Cheniere Energy Dividend Announcement
The firm also recently disclosed a quarterly dividend, which was paid on Friday, February 27th. Shareholders of record on Friday, February 6th were given a $0.555 dividend. The ex-dividend date of this dividend was Friday, February 6th. This represents a $2.22 annualized dividend and a yield of 0.8%. Cheniere Energy’s payout ratio is currently 9.14%.
Insider Buying and Selling at Cheniere Energy
In other Cheniere Energy news, EVP Sean N. Markowitz sold 22,246 shares of the business’s stock in a transaction on Thursday, March 26th. The stock was sold at an average price of $290.98, for a total value of $6,473,141.08. Following the transaction, the executive vice president owned 64,000 shares of the company’s stock, valued at approximately $18,622,720. The trade was a 25.79% decrease in their ownership of the stock. The transaction was disclosed in a document filed with the Securities & Exchange Commission, which is accessible through this link. Also, CFO Zach Davis sold 29,000 shares of the business’s stock in a transaction on Monday, March 30th. The stock was sold at an average price of $300.00, for a total value of $8,700,000.00. Following the completion of the transaction, the chief financial officer directly owned 87,146 shares in the company, valued at approximately $26,143,800. This represents a 24.97% decrease in their position. The disclosure for this sale is available in the SEC filing. 0.26% of the stock is currently owned by insiders.
Analyst Upgrades and Downgrades
A number of equities research analysts recently weighed in on LNG shares. Bank of America upped their target price on shares of Cheniere Energy from $296.00 to $322.00 and gave the stock a “buy” rating in a report on Friday, March 20th. Citigroup upped their target price on shares of Cheniere Energy from $280.00 to $330.00 and gave the stock a “buy” rating in a report on Thursday, April 2nd. BMO Capital Markets lifted their target price on Cheniere Energy from $265.00 to $306.00 and gave the company an “outperform” rating in a research report on Monday, March 23rd. Jefferies Financial Group lifted their target price on Cheniere Energy from $275.00 to $330.00 and gave the company a “buy” rating in a research report on Tuesday. Finally, Morgan Stanley raised Cheniere Energy from an “equal weight” rating to an “overweight” rating and lifted their target price for the company from $236.00 to $313.00 in a research report on Monday, March 23rd. One analyst has rated the stock with a Strong Buy rating, seventeen have issued a Buy rating and two have assigned a Hold rating to the company’s stock. According to MarketBeat, the stock presently has a consensus rating of “Moderate Buy” and a consensus price target of $291.88.

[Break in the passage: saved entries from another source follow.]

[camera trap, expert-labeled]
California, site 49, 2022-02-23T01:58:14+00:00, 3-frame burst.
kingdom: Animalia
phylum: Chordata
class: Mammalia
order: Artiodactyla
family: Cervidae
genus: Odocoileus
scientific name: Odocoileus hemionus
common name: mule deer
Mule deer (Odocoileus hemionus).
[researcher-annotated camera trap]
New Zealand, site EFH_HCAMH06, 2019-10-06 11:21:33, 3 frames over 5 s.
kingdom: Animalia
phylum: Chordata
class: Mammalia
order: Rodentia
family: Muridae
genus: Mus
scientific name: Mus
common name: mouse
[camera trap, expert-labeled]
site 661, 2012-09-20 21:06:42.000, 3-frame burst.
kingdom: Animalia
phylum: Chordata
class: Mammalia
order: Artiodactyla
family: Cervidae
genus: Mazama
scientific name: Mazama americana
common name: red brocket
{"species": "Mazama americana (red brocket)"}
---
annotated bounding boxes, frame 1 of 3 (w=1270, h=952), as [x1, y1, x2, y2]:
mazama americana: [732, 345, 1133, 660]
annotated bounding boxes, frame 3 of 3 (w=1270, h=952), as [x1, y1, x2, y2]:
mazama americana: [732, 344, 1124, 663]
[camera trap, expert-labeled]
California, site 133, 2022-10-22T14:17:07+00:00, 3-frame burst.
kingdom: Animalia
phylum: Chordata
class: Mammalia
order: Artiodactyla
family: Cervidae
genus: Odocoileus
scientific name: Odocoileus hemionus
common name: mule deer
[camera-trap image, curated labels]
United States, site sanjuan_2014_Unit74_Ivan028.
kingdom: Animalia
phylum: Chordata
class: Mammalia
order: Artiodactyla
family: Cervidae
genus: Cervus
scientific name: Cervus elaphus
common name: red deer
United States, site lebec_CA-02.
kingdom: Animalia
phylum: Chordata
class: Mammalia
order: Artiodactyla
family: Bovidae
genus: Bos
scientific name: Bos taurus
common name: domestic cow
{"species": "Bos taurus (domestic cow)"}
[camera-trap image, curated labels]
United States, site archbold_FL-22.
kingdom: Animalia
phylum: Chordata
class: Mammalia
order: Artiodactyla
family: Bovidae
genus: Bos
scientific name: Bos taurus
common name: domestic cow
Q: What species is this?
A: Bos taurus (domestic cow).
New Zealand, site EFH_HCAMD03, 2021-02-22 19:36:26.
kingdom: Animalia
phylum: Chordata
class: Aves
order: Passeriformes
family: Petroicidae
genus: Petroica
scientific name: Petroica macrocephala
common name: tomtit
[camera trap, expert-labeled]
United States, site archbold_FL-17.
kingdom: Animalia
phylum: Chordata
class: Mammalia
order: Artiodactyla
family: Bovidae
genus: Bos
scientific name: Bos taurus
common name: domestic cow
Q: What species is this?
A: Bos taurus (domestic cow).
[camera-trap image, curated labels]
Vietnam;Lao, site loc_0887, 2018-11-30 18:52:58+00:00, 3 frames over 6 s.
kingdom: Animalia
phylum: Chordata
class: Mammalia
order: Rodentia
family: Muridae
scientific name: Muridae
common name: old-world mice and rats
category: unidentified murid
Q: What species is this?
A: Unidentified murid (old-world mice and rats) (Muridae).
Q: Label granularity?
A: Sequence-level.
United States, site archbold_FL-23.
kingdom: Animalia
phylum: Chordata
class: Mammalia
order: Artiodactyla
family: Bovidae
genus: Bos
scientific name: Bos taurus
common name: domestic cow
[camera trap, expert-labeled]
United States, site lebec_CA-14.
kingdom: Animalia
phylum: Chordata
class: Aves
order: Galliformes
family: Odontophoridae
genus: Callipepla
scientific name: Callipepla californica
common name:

Get Our Latest Stock Analysis on LNG
About Cheniere Energy
Cheniere Energy, Inc is a U.S.-based energy company that develops, owns and operates liquefied natural gas (LNG) infrastructure and markets LNG to global customers. The company’s core activities include natural gas liquefaction, long‑term and short‑term LNG sales and marketing, and the associated midstream services required to move gas from production basins to international markets. Cheniere focuses on converting domestic natural gas into LNG for export, providing a bridge between North American supply and overseas demand.
Cheniere’s principal operating assets are large-scale LNG export terminals located on the U.S.